_Given passage_
Where an analogy is drawn between two separate areas of knowledge, then the use of information fusion by them is simple: the joining of the information held in the two pieces of knowledge into a coherent whole. More complex forms of creativity combine together several pieces of knowledge; this is where information fusion techniques will be most useful and provide most insight into the process.

3 comments:

Anonymous said...

This reminds me a little bit of a fibration. The idea very roughly would be that you have a logic of the underlying objects (which allows you to make inferences about Bill and Harry and so on). The 'predicate' friend is a map (alright, alright I want to say functor but that is prejudging the issue - perhaps it's from Rel(People) or something...) from this into the logic of friends. The key point is that you need to know what properties of the underlying logic are preserved when reasoning about friends. Various different 'predicates' correspond to different logics over the base universe of people (aka 'fibred over'), and there are (obviously) maps between these logics. Reasoning by analogy is then simply the application of one of these intralogical maps - which will typically preserve some but not all logical structure. For more than that you need a real logician...

Cognitive Overload said...

_Input data_
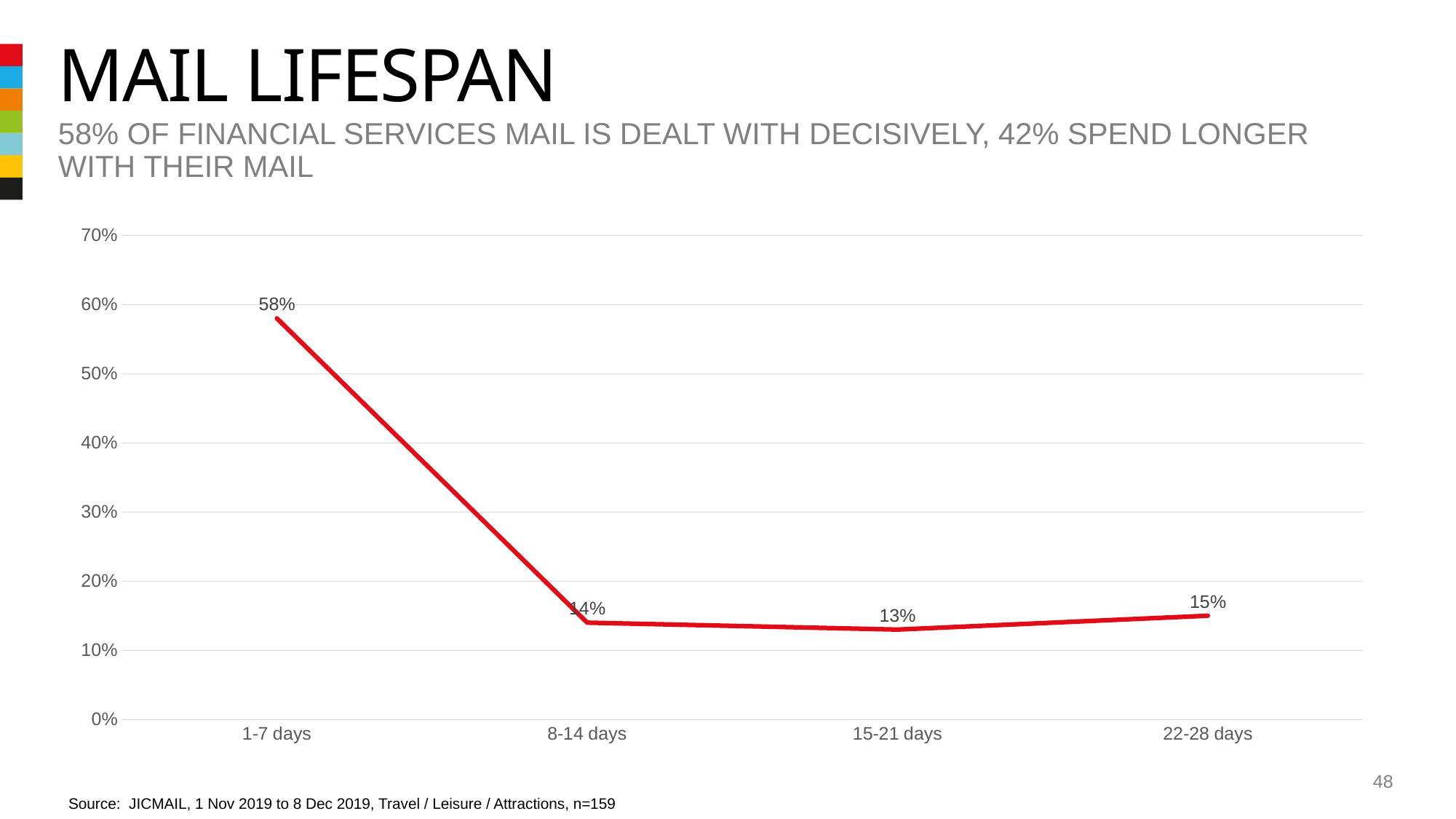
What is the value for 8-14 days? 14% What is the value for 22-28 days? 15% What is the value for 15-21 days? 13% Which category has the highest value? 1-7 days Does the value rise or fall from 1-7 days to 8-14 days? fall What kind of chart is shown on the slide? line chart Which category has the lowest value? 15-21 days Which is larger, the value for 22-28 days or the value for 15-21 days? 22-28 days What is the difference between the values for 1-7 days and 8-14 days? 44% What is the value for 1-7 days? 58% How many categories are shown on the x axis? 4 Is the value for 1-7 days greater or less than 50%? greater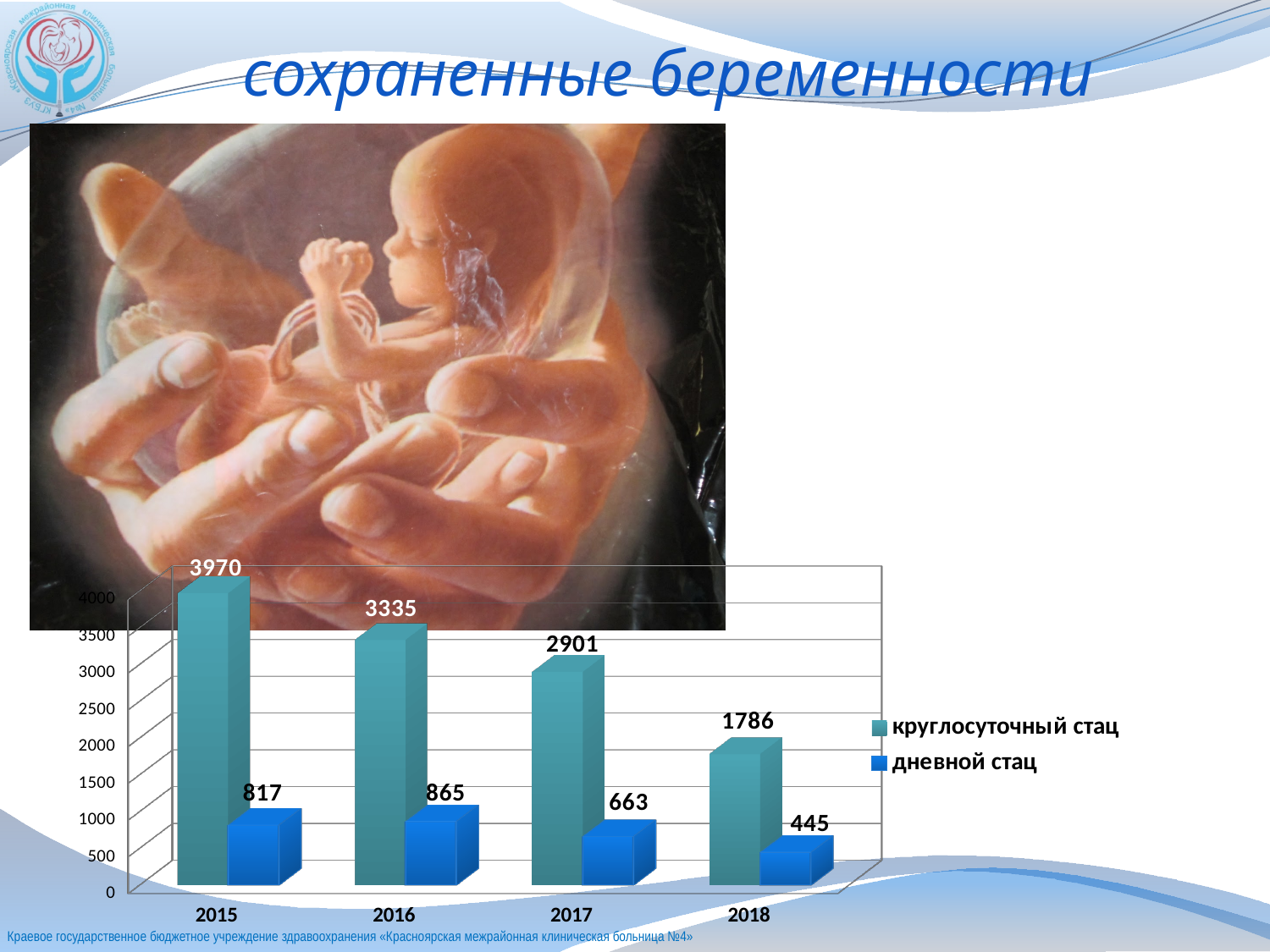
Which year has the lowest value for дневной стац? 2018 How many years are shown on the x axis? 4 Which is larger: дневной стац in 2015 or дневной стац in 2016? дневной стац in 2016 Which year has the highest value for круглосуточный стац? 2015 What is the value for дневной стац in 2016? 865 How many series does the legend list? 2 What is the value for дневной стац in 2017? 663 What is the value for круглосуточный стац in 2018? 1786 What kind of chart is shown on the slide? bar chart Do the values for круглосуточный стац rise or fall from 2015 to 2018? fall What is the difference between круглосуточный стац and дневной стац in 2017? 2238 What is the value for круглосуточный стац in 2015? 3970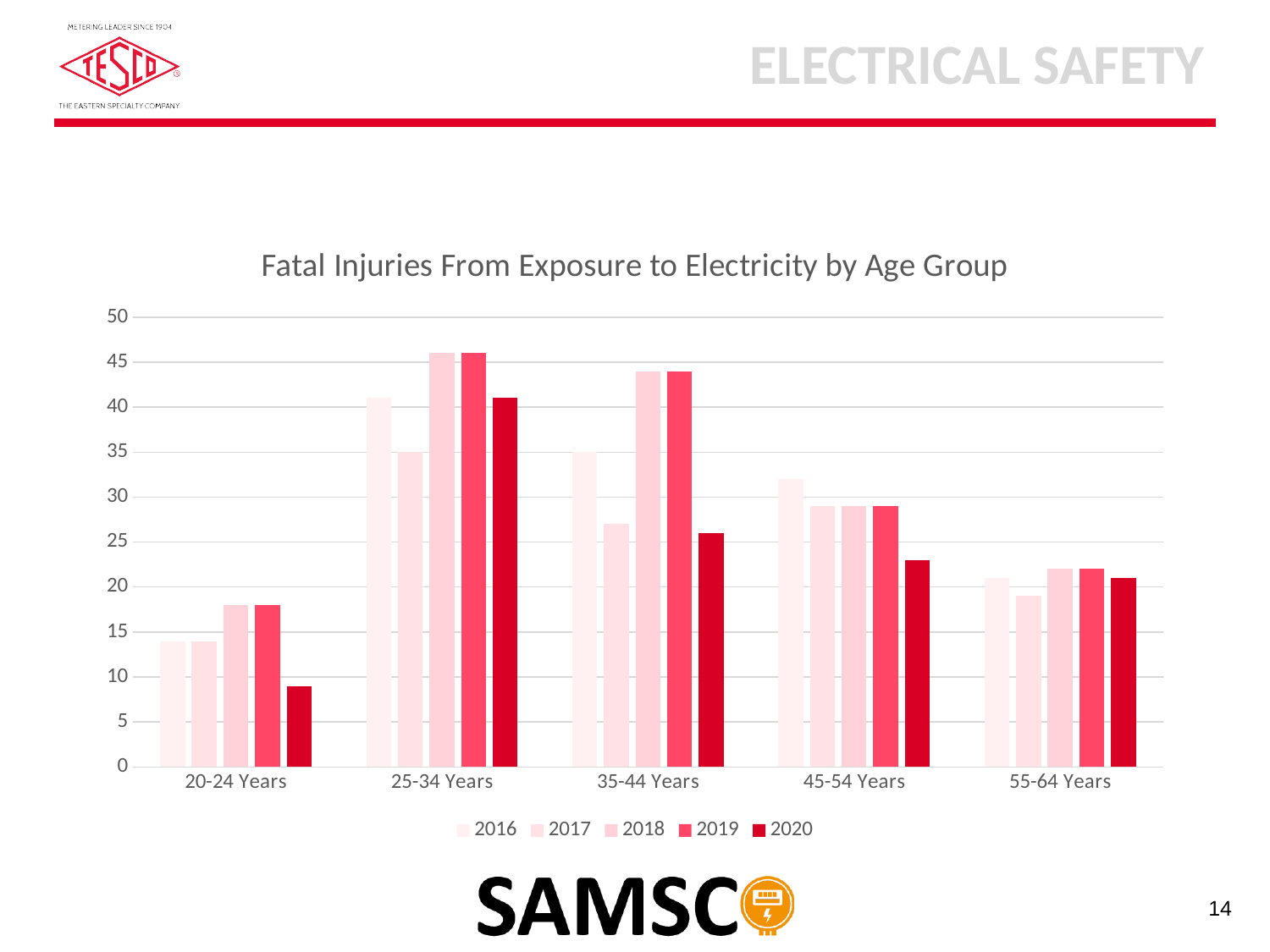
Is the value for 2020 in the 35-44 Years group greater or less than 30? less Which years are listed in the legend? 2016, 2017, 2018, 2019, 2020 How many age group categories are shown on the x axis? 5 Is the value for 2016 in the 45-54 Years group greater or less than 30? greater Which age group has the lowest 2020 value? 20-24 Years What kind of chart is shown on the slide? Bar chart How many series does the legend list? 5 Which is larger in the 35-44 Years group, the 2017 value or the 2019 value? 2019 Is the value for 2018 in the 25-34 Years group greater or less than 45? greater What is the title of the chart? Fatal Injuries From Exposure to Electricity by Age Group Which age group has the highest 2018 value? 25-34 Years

_Instruction A_
Answer these questions from the passage on information fusion and analogy:
(i) When an analogy is drawn between two separate areas of knowledge, what does the use of information fusion amount to?
(ii) Where will information fusion techniques be most useful?
(iii) According to the comment, what is reasoning by analogy?
_Instruction B_
Pick up the passage on information fusion and analogy where it stops, and carry it on.
The lines above come from a different source than the passage.

_Final answer A_
(i) It amounts to joining the information held in the two pieces of knowledge into a coherent whole.
(ii) They will be most useful in more complex forms of creativity that combine several pieces of knowledge.
(iii) It is the application of one of the intralogical maps between the logics over the base universe of people, which typically preserves some but not all logical structure.

_Final answer B_
Ah: fibre bundles. Yes, that way lies an obsession with defining the strength of connections. Which may not be as difficult as it seems, if the underlying graphs were generated from large datasets in the first place (e.g. you have the co-occurence statistics for Bill, Harry and the predicates that connect them); the difficulty then shifts into the abstract interpretation of human-generated data, which is yet another interesting beast. Some people use inexact graph matching for this...

Anonymous said...

Nah, you are too much in computer science space there. Think logic. The key question that needs to be answered in thinking about reasoning by analogy is 'what features of the underlying logic are preserved in the analogy logic'? There is essentially *structural* content to this question - graphs aren't enough - you need to set out how an arbitrary inference
P |- phi is transformed by the analogy f into f(P) may or may not prove f(phi).